According to Eugenio Moggi, the semantics of M is that of a computation. He means to include a general class of computations, e.g. partial computations, nondeterministic computations, side-effects, exceptions, continuations, and interactive input and output, and possibly more.
Further, u is the inclusion of value a in a computation, as a parameter. So, we may think of M as a computation.
The application function b (applied to function f) is the extension of a function f from values to computations to a function from computations to computations, which first evaluates a computation and then applies f to the resulting value.
Philip Wadler took the monad to Haskell and showed it can be used to do bad things in a good way. That is, to perform imperative programming language operations in a pure functional language way. Haskell is a pure functional language. In a pure functional language all functions are pure, i.e. functions in which the input-output relation cannot be augmented by things like state, or context, or whatever; the domain – codomain relation is fixed. In a pure functional language you can thus have no side effects, or interactive input / output, etc.
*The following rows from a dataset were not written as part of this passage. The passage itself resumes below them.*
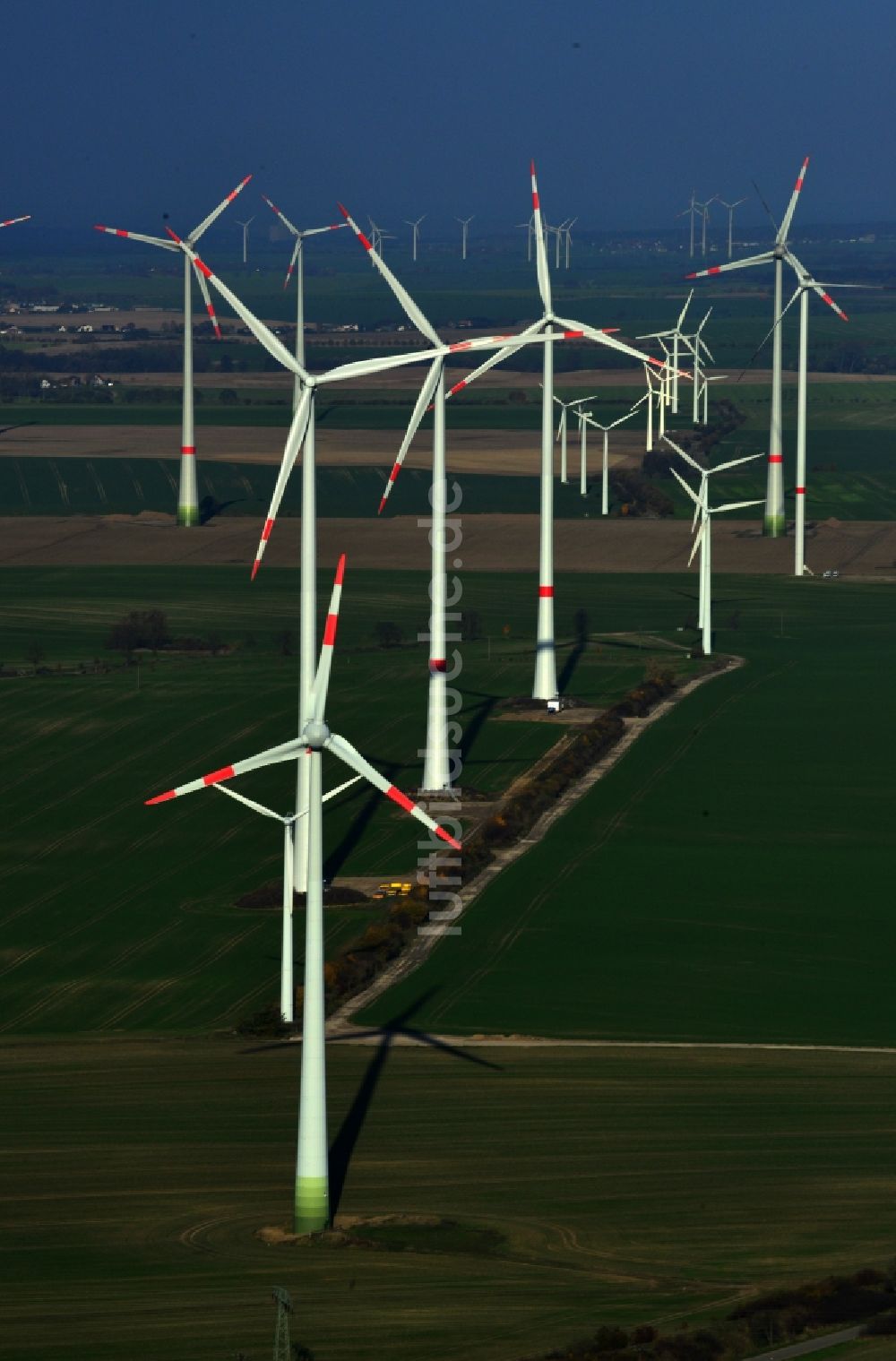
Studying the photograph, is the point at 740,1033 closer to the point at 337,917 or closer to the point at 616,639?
the point at 337,917

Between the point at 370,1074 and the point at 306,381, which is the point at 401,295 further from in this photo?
the point at 370,1074

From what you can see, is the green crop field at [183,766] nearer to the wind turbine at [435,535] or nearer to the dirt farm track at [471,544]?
the wind turbine at [435,535]

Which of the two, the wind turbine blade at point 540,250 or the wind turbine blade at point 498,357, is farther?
the wind turbine blade at point 540,250

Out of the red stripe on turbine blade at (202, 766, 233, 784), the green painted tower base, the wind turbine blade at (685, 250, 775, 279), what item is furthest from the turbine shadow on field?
the wind turbine blade at (685, 250, 775, 279)

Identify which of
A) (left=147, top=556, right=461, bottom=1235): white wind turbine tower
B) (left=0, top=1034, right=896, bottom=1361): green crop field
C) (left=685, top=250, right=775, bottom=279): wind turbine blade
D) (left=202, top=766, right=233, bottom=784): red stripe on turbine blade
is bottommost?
(left=0, top=1034, right=896, bottom=1361): green crop field

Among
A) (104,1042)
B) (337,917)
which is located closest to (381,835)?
(337,917)

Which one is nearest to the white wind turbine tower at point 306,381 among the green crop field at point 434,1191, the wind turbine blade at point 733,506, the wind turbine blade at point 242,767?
the wind turbine blade at point 242,767

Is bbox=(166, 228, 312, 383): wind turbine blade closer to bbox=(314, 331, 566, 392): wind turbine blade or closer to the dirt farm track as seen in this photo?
bbox=(314, 331, 566, 392): wind turbine blade
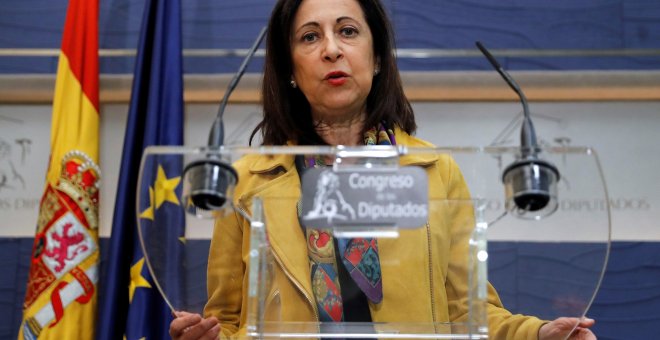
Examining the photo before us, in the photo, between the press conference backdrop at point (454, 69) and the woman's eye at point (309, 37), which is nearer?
the woman's eye at point (309, 37)

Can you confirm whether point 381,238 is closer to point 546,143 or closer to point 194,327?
point 194,327

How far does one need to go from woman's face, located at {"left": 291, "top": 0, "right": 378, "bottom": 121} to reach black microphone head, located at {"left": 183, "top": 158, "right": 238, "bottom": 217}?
655 mm

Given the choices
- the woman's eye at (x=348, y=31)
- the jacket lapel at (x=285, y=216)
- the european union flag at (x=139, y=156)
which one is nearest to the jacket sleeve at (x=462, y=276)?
the jacket lapel at (x=285, y=216)

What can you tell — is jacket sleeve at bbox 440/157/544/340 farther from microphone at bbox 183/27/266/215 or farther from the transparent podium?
microphone at bbox 183/27/266/215

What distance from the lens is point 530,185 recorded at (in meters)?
1.32

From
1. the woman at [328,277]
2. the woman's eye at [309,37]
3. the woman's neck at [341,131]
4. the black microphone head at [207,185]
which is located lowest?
the woman at [328,277]

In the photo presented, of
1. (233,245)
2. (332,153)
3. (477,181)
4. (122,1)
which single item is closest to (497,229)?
(477,181)

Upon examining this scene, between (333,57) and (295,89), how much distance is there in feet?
0.72

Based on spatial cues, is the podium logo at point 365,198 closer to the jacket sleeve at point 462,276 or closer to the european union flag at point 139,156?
the jacket sleeve at point 462,276

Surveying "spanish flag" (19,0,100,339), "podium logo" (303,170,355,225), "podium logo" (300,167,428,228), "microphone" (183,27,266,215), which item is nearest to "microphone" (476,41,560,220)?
"podium logo" (300,167,428,228)

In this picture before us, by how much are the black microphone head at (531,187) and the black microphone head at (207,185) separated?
0.44m

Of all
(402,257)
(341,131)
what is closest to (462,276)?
(402,257)

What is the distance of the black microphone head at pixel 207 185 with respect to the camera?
134cm

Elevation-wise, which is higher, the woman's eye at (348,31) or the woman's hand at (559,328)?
the woman's eye at (348,31)
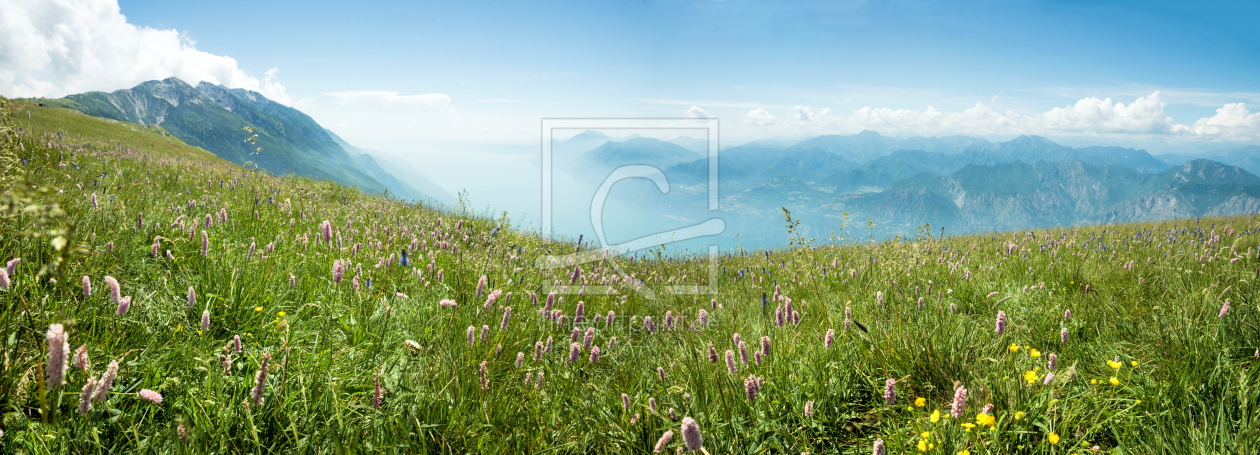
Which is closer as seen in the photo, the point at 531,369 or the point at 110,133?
the point at 531,369

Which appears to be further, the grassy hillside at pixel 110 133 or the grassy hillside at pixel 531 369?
the grassy hillside at pixel 110 133

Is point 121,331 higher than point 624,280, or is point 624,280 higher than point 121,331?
point 121,331

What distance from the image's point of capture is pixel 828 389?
2850mm

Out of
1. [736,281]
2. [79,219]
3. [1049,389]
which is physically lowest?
[736,281]

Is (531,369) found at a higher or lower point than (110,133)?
lower

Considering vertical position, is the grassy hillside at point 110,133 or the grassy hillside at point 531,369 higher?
the grassy hillside at point 110,133

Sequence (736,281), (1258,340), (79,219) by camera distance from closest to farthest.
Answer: (1258,340) < (79,219) < (736,281)

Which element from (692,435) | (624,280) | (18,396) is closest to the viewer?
(692,435)

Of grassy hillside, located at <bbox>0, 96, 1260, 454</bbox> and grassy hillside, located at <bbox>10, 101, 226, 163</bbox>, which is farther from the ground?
grassy hillside, located at <bbox>10, 101, 226, 163</bbox>

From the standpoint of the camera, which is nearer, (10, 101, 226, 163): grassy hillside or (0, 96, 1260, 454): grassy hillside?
(0, 96, 1260, 454): grassy hillside

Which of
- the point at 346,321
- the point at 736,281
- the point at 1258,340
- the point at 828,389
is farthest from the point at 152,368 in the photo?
the point at 736,281

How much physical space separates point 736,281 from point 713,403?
506 cm

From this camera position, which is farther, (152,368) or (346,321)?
(346,321)

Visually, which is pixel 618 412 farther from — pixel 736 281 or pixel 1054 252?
pixel 1054 252
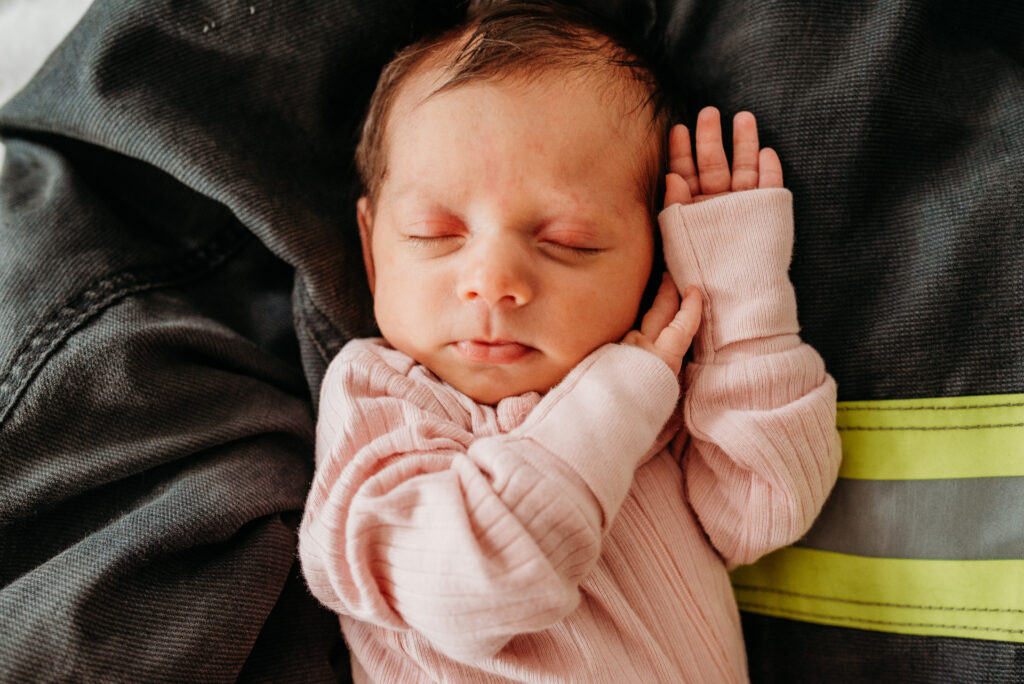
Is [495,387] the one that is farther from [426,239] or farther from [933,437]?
[933,437]

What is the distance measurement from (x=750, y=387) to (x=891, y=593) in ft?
1.28

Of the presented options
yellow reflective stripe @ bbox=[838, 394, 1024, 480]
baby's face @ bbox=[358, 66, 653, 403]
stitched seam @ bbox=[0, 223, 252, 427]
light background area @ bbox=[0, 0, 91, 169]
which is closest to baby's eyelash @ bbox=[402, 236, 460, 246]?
baby's face @ bbox=[358, 66, 653, 403]

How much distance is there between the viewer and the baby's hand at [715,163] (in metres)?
1.19

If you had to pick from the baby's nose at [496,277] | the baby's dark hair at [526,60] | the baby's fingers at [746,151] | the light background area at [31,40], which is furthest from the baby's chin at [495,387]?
the light background area at [31,40]

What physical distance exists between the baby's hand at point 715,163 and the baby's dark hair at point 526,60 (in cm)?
3

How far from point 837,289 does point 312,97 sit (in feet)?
3.17

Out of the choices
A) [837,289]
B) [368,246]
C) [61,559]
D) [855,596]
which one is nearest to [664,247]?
[837,289]

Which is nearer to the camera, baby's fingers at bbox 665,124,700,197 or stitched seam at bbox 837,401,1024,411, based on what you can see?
stitched seam at bbox 837,401,1024,411

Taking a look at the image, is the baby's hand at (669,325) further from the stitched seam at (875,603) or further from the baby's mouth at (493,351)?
the stitched seam at (875,603)

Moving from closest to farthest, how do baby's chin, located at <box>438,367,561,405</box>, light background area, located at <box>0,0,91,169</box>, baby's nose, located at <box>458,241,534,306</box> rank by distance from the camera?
1. baby's nose, located at <box>458,241,534,306</box>
2. baby's chin, located at <box>438,367,561,405</box>
3. light background area, located at <box>0,0,91,169</box>

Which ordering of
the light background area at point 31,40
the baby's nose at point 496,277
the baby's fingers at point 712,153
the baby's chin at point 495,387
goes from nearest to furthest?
1. the baby's nose at point 496,277
2. the baby's chin at point 495,387
3. the baby's fingers at point 712,153
4. the light background area at point 31,40

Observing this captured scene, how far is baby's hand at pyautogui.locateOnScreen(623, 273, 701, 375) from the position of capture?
1120 millimetres

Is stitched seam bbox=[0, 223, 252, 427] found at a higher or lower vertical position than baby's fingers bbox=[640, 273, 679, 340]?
higher

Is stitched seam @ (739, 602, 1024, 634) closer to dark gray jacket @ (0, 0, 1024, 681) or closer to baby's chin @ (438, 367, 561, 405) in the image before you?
dark gray jacket @ (0, 0, 1024, 681)
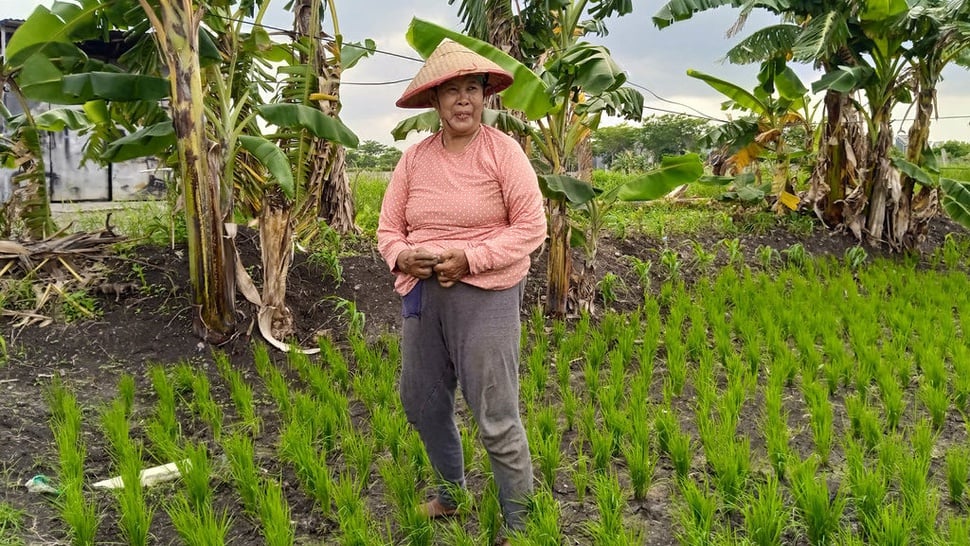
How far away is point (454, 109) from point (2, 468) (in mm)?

The monad solves this problem by encapsulating ‘imperative operations’ in the M computation. According to Wadler a function
f: a -> M<b>
is then said to map type a onto type b, with a possible additional effect captured by M. The monad takes the ‘imperative operations’ out of the (pure) function application mechanism, and the functional composition chain, and thus saves the pure character of the pure functional language.
Does this talk about functional language has any value for C++? That is debatable. C++ is an imperative language, the idea to improve it by a construct that makes a functional language do imperative operations is preposterous. On the other hand, Bartosz Milewski is convinced that concurrency in C++ would be improved greatly if it would be structured the monadic way (think of the continuations mentioned above). Concurrency is new territory for C++, so we have to investigate this further. I intend to discuss this viewpoint somewhere in this series of articles on monads. First I want to develop a thorough understanding of monad implementations in C++.
Next in this series: a first C++ implementation of a monad.
Links to Texts on Monads
Who writes or wrote about monads, and what do they think is the merit of monads?
- Eugenio Moggi wrote Notions of computation and monads, about. This paper introduces monads as the categorical semantics for computations. It is very hard to read, because full of funny mathematical words that have a very precise meaning which then, of course, hardly anybody knows exactly. According to Moggi, monads allow mathematicians to reason about the equivalence of a very general class of programs.
- Philip Wadler introduced monads into Haskell in order to perform ‘imperative operations’ in a decent way. Very readable text.
- Mike Vanier wrote an extensive introduction into monads. Hard to read because of much Haskell code. After Philip Wadler he states that monads are key in allowing programmers to write side-effecting programs in pure functional languages.
- Bartosz Milewski is a fervent supporter of application of monads to C++, specifically in the context of concurrency. He has written much texts that might make reading Moggi’s text easier. Milewski stresses the idea that std::fucture should be monadic.
- Eric Lippert wrote a very (very) accessible introduction to monads for C#. He saw merit of monads in the construction of LINQ-to-Objects.